How Daydreaming Can Help You Discover True Passion

The ThinkerBelieve it or not, I do not think very hard. I am a creature of intuition. I let my mind wander all the time. And I use it to my advantage.

Like involuntary dreaming during REM sleep, daydreaming taps into your subconscious. Without focusing your mind, various images, ideas, sensations, emotions and reactions will crop up and fill the thought void.

Stare into space. Let your consciousness drift. Then sit back and listen. Track your thoughts. Where do they wander? A memory? Another project? Someone special? Something specific? An abstract concept?

Take note of your mental journey. Journal if you need to. Keep an eye out for repetition and redundancy, especially recurring themes or concepts. Pay attention to and follow patterns – they can shape your values and interests. Core values and interests will help frame your subconscious and offer macrocosmic insight into your heart’s brightest fires.

What is the common denominator? With enough practice, you should be able to identify a common thread through all of your mental wanderings. Weave this thread through the conventional world and you can chart a personal campaign to feed the fire. Relationships, careers, literature, conversations, invention, art, food and travel can all take part in bringing your true passion to life.

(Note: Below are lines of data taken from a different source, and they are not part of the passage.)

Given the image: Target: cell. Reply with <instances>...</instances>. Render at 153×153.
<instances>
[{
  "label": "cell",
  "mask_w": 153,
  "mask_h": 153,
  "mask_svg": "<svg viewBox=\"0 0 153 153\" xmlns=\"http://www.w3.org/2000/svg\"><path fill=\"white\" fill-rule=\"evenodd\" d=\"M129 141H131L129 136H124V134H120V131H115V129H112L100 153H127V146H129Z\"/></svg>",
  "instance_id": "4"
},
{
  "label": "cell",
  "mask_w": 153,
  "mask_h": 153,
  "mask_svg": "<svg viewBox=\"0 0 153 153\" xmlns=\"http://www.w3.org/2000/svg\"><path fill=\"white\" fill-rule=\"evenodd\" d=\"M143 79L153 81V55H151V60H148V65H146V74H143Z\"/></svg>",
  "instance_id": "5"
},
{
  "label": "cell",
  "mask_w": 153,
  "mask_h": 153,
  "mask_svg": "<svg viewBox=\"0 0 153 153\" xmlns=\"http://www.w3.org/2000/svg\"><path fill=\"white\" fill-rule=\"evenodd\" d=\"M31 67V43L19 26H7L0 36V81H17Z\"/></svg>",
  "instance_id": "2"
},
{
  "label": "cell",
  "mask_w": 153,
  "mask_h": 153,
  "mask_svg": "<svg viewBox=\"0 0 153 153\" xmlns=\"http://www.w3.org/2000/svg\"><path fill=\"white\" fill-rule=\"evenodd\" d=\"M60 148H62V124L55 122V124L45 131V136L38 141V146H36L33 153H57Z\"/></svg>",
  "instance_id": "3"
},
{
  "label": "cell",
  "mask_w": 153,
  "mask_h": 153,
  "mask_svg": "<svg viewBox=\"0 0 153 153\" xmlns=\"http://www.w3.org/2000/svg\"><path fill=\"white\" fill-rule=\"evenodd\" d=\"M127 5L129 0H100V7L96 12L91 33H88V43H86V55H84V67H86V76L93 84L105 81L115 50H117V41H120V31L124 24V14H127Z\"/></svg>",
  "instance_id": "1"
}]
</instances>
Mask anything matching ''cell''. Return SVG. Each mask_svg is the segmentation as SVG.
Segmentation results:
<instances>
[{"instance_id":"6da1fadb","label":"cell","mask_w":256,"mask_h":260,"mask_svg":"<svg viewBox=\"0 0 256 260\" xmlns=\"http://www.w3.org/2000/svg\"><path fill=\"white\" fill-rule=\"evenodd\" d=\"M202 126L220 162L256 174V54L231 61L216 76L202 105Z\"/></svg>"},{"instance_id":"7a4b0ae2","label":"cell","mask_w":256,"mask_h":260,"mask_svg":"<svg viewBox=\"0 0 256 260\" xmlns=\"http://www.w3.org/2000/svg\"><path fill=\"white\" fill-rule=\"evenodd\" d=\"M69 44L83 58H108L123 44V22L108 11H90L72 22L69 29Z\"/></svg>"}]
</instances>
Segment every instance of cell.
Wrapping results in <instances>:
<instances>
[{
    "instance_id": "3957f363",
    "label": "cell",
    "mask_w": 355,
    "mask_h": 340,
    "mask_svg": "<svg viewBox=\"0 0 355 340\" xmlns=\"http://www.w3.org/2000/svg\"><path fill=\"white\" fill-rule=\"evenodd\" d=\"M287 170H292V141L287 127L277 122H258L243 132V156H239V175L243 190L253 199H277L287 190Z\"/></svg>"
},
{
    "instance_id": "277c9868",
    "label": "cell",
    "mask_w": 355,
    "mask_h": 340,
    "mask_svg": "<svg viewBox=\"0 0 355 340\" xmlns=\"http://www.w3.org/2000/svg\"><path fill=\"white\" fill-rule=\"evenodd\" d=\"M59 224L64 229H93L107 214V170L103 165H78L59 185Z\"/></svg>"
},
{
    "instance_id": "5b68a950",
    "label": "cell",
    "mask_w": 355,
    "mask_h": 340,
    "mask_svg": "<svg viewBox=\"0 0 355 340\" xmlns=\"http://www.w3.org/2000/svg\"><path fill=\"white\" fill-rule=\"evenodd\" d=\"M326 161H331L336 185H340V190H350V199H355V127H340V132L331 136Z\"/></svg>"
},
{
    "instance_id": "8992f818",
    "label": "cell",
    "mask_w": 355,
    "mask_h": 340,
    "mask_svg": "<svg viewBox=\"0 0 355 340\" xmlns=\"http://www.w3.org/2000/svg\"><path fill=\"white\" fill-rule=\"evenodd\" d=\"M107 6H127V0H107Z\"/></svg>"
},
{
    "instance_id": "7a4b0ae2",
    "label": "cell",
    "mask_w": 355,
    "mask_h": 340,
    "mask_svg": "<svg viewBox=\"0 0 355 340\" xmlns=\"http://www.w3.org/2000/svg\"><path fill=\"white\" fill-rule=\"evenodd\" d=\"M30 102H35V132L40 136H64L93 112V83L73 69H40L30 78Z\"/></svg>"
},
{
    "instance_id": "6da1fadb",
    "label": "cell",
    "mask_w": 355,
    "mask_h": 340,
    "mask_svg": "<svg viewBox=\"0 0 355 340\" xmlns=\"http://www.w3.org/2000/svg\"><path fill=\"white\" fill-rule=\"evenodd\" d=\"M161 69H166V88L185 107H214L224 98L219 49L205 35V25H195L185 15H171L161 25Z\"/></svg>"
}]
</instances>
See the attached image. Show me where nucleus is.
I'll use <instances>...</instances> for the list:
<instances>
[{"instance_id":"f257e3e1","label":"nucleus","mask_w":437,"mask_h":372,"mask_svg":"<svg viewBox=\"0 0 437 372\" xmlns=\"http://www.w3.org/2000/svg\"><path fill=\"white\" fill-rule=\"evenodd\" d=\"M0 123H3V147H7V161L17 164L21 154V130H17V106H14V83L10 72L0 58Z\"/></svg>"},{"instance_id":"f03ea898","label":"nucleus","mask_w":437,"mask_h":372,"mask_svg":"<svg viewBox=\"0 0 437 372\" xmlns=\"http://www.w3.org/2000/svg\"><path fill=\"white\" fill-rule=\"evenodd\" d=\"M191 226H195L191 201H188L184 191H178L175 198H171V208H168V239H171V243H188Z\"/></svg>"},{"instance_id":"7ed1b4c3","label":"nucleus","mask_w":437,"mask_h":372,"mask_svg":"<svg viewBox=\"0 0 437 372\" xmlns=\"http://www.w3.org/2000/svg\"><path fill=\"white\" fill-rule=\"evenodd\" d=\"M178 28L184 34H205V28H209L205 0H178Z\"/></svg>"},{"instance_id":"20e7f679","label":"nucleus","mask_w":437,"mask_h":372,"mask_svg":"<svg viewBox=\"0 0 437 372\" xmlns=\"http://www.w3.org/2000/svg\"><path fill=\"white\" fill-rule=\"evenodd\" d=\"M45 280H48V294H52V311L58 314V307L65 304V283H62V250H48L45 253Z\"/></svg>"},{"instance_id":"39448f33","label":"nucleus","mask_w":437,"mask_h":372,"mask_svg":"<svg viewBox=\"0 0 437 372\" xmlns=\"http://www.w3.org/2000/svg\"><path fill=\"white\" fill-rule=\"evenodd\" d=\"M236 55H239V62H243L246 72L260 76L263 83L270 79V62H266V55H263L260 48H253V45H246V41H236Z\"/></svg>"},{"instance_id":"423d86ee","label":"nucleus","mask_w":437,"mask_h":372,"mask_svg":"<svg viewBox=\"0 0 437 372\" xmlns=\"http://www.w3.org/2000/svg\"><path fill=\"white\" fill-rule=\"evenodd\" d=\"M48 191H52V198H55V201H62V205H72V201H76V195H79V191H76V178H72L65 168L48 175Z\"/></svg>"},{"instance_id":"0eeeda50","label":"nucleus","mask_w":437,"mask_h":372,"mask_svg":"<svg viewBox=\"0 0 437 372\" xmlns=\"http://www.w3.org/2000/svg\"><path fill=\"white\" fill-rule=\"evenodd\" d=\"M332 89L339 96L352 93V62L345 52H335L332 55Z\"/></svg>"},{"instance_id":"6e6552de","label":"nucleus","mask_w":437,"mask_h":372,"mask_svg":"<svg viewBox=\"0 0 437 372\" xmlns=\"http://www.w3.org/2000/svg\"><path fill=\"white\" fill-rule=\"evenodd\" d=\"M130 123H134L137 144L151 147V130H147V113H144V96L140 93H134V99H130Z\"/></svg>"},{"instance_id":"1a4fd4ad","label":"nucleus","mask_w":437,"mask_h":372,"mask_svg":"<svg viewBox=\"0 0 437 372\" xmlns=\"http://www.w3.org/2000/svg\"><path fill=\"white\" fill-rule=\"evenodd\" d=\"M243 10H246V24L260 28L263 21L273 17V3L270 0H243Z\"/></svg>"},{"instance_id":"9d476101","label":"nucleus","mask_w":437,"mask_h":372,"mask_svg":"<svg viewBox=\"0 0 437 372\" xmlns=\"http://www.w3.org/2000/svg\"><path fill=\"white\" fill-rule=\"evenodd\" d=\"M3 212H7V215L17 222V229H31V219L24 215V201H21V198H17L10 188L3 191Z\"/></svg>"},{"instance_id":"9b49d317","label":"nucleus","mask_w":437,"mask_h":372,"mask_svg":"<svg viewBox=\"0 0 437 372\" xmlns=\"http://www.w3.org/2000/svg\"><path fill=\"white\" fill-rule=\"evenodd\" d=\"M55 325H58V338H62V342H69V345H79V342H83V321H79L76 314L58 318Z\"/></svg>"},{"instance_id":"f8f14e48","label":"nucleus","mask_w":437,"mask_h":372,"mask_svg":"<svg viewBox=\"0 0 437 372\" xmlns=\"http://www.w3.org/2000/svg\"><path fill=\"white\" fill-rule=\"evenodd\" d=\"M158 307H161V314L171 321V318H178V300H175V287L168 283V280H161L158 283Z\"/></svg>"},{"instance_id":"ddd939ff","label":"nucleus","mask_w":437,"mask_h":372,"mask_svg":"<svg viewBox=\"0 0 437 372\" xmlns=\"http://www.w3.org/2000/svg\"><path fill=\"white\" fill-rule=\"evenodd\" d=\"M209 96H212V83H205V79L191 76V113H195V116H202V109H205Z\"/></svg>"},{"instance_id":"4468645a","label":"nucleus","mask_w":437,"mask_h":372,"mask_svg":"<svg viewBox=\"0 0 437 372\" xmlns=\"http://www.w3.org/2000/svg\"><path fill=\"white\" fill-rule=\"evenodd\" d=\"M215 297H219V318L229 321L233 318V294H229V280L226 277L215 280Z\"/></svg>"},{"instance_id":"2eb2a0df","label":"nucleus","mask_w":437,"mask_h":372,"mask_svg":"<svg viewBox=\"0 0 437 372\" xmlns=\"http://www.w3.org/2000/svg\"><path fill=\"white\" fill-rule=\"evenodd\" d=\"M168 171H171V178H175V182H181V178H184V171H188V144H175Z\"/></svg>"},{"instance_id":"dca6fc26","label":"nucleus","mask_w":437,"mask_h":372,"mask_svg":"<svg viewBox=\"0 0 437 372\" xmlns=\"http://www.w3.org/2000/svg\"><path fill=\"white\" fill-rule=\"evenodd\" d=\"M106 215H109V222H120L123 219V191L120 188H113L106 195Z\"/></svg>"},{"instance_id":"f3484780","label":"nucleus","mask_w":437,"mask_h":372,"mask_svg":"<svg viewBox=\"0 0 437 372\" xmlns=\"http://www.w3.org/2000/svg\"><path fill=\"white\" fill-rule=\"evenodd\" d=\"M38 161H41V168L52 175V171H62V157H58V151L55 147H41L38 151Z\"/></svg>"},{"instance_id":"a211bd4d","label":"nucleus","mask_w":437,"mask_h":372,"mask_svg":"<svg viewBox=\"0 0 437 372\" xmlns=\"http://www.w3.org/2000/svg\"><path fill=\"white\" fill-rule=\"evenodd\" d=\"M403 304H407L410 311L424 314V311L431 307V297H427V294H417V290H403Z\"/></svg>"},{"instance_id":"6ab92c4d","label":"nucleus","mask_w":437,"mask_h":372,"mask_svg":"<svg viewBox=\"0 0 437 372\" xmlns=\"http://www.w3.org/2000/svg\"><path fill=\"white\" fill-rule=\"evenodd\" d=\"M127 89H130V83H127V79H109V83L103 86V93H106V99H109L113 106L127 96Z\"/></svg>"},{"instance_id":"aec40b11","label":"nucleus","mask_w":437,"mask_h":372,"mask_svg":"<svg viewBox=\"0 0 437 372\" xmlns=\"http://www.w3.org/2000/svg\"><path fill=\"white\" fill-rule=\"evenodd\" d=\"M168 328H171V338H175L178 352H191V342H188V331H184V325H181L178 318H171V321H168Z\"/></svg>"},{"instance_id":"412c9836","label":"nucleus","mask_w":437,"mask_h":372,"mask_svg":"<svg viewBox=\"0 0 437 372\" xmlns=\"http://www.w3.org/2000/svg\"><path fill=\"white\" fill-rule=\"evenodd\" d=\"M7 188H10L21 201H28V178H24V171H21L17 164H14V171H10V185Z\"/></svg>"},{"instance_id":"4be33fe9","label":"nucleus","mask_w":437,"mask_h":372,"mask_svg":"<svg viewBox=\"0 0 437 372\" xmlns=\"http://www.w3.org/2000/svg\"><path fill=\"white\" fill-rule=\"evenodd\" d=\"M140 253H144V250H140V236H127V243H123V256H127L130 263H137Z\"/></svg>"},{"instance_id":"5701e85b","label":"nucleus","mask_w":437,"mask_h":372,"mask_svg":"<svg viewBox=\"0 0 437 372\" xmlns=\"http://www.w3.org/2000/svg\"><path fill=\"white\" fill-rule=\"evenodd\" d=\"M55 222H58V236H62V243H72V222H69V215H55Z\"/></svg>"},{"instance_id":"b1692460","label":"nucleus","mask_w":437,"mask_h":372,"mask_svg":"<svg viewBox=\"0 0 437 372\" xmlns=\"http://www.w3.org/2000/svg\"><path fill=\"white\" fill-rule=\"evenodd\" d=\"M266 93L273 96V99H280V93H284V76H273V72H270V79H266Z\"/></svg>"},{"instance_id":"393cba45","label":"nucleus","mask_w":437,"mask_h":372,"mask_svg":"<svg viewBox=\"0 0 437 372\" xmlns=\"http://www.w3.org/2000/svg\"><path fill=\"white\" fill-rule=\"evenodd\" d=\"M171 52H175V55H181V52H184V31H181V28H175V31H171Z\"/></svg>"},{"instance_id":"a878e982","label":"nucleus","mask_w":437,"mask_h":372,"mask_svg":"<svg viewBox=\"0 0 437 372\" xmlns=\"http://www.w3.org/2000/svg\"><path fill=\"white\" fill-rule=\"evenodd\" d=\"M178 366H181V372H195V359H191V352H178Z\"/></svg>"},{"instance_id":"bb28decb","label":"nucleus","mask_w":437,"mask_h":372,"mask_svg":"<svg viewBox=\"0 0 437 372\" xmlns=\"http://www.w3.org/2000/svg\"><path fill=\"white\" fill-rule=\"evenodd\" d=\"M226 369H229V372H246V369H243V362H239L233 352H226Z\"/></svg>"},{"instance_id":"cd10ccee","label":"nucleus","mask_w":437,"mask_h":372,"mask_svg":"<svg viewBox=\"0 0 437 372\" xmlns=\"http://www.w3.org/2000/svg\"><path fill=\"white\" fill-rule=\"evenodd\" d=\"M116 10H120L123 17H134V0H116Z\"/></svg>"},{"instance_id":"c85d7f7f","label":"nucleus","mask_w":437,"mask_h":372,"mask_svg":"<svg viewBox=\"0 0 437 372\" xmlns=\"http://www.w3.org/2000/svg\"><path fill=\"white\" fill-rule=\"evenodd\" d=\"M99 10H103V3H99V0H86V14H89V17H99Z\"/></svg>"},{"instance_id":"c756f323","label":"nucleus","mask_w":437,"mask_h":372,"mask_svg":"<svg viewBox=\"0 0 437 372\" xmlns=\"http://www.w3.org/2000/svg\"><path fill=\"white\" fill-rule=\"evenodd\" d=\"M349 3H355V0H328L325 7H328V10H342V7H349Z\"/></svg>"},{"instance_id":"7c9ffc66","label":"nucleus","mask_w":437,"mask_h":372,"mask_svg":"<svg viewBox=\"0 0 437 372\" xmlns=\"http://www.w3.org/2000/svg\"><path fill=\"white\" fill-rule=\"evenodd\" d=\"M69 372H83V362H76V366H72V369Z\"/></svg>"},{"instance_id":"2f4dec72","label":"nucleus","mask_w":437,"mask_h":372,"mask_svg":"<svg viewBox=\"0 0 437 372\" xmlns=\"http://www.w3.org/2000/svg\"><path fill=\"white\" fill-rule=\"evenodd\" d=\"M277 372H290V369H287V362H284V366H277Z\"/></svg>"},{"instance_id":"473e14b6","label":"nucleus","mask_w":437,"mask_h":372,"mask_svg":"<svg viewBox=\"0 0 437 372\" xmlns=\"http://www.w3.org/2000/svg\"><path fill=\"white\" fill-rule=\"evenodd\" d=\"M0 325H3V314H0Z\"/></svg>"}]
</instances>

The first step to feeding your soul is to learn what your soul likes to eat.

Jack of All Trades, Master of None

Justin Hamilton alerted me to this figure of speech over dinner last night. The ordeal with general education, I think. One can learn a little bit of everything or learn one thing really well. Which direction should you choose?

In the business world, niche is king. It is much smoother to specialize, carve your name, and turn a profit. Expert a trade skill and you will never have a problem finding a job in your field again. A specialist is far more straightforward than a generalist – more simple to rationalize and far easier to market.

The risk? You can get boxed in, branded, stuck. Known as a great musician, it will be difficult making your name in other art. Known as a great assistant, you will have trouble being seen as anything but a great assistant. Known as a talented comedy writer, you will never be taken seriously. The list goes on. Think you might want to change gears later in life? Be weary of specializing. Mastering a skill is great for those who prefer simple lives, terrible for others who live to explore.

Being a “jack of all trades” heightens your exposure to a wider variety of crafts, trades, fields and skill-sets. You have more options and therefore a broader opportunity to discover your true passion and talent. You may never be the best at anything specific, but you know a lot about the world and can be a broad resource. You can be the center of it all, a leader. Great leaders can speak the language of their collaborators and must understand the all of the trades involved. I would argue “jack of all trades” status is a prerequisite to leading strong teams.

Master of none? How about mastering the jack of all?